# [The request]
In the Cat Ba travel text below, what kind of boat rowed the group from the wooden junk to the climbing wall?

# [Reading text]
-=-=-=-=-
Cat Ba also has some great white sand beaches with clean and warm waters in relax in. The evenings were especially wonderful: at 6pm it became dark and the temperatures cooled. Groups of women came to the waterfront with tables and chairs to sell beer and calamari- a relaxing drink before dinner. To top it off, every evening christmas lights would turn on all over town and around the harbor where we sat.

The following day Jay and I found a guy who started a climbing company on the island. His company takes people all over the bay to do all sorts of climbing, especially deep water soloing. The first day he befriended us and took us on a 5 minute moto ride to a wall right in the middle of a village. He has been setting up a few routes on this wall with some friends. I decided watching was best as the easiest climb was around 5.12b- this is ridiculously hard.

The next day we arranged a boat through his company, SloPony, and went out with another couple to go deep water soloing. We took a wooden junk about 25 minutes into the bay. From there we jumped on a "basket boat"-a small, leaky wooden and tar row boat with a local guy who rowed us to the wall. The basic idea of deep water soloing is that you climb up the huge limestone cliffs and instead of falling onto a rope you fall into the water. The kicker is that how ever high you want to climb, you have to jump down. It was a little hard to get used to, but it was a thrilling and an amazing time. The wall we went to had a huge variety of climbs so we all got to do as much as we could. It is really quite safe as the water is deep and the walls are overhung so there is nothing to hit. Though landing wrong from 45 feet could leave you in some pain. It was quite the experience and definitely opened up a new world to climbing.
-=-=-=-=-
# [Record set]
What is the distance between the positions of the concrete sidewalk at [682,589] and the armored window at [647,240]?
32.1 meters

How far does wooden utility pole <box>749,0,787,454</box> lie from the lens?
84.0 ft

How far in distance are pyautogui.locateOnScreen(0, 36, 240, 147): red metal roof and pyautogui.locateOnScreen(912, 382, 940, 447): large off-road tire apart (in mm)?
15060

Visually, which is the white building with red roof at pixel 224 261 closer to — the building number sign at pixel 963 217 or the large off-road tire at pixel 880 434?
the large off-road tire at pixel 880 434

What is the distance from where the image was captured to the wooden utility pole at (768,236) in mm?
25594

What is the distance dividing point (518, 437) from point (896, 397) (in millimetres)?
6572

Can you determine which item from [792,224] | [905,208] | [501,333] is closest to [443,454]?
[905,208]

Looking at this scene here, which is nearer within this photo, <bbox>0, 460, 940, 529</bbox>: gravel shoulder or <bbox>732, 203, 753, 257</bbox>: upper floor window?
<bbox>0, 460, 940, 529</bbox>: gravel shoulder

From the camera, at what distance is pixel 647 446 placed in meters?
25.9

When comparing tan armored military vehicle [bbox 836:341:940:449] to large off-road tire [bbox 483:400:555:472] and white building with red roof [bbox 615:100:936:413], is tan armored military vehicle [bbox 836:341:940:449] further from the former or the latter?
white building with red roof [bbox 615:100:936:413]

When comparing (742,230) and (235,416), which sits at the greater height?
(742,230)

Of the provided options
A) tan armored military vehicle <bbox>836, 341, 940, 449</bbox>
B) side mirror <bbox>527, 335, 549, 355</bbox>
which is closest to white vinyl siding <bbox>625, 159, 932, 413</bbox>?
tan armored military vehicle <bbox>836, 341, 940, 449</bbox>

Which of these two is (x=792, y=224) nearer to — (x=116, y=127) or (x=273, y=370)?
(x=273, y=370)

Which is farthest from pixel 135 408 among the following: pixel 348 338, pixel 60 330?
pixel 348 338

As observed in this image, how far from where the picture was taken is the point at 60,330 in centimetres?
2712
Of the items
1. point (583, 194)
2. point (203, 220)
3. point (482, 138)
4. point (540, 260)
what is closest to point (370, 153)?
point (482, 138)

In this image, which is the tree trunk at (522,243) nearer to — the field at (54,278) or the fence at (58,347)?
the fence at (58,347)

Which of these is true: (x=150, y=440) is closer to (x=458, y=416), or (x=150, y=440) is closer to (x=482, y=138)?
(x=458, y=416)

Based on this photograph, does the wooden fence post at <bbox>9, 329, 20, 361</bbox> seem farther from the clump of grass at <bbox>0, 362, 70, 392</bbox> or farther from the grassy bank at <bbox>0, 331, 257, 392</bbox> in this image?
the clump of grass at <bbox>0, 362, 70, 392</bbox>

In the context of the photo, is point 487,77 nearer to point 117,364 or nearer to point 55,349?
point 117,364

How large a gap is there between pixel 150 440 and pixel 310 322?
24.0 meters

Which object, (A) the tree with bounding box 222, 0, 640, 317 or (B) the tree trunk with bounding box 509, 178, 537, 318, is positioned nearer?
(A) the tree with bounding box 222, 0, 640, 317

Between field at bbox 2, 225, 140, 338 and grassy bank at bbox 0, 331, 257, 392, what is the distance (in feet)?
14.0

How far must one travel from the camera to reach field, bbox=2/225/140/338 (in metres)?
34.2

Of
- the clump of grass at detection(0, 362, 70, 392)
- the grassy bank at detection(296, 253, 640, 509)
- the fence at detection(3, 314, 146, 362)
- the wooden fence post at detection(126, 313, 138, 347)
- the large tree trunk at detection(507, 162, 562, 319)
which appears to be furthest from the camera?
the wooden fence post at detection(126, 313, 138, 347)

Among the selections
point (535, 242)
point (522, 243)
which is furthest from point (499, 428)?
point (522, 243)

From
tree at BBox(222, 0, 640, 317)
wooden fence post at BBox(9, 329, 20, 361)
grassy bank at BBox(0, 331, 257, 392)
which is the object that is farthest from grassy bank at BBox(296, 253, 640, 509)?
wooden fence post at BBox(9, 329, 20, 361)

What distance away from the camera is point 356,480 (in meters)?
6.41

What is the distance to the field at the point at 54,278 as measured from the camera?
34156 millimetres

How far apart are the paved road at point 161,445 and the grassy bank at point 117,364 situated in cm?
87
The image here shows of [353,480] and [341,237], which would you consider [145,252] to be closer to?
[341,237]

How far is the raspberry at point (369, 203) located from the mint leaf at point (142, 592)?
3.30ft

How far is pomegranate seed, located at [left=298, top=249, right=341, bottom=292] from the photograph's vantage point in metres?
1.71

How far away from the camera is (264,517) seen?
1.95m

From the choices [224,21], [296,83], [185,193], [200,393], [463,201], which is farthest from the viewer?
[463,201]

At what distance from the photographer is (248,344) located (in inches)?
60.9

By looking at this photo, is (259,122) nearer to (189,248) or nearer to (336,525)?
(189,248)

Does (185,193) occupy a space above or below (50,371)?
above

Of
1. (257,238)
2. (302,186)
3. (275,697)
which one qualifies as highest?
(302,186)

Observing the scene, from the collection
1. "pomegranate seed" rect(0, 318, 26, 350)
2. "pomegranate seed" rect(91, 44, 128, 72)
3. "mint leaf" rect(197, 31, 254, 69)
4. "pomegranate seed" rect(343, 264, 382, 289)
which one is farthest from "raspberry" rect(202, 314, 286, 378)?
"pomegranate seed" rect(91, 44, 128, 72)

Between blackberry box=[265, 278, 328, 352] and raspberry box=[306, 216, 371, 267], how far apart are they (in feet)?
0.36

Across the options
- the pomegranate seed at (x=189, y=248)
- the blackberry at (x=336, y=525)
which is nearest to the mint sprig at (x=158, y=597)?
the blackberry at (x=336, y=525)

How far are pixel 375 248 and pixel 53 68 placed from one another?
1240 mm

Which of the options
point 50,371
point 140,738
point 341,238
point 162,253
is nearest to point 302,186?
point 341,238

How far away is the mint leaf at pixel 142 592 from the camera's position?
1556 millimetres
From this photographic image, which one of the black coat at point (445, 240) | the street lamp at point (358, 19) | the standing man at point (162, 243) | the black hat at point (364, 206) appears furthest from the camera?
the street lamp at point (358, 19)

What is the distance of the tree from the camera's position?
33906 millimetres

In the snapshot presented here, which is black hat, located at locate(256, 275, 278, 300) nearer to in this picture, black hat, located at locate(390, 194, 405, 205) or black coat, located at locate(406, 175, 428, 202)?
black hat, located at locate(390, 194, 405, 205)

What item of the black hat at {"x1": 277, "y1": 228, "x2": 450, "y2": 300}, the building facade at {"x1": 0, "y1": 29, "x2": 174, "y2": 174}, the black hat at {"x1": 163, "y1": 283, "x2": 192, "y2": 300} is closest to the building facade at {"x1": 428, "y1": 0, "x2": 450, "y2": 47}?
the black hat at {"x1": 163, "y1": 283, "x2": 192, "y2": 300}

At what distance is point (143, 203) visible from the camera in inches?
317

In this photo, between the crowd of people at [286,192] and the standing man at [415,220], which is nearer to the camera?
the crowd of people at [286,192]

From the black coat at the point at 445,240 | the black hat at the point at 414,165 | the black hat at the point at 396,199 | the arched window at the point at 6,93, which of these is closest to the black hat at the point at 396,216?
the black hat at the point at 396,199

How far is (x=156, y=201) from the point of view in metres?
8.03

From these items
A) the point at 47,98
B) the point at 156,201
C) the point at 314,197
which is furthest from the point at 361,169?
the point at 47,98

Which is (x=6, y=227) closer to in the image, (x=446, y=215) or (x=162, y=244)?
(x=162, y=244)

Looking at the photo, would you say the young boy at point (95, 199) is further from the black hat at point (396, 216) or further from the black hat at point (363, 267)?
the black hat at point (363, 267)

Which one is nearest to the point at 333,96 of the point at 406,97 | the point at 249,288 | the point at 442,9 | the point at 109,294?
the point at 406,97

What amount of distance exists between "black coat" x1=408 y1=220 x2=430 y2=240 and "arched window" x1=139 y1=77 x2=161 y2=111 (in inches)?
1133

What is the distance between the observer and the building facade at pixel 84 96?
-=-=-=-=-
# [Exercise response]
A basket boat, a small, leaky wooden and tar row boat rowed by a local man.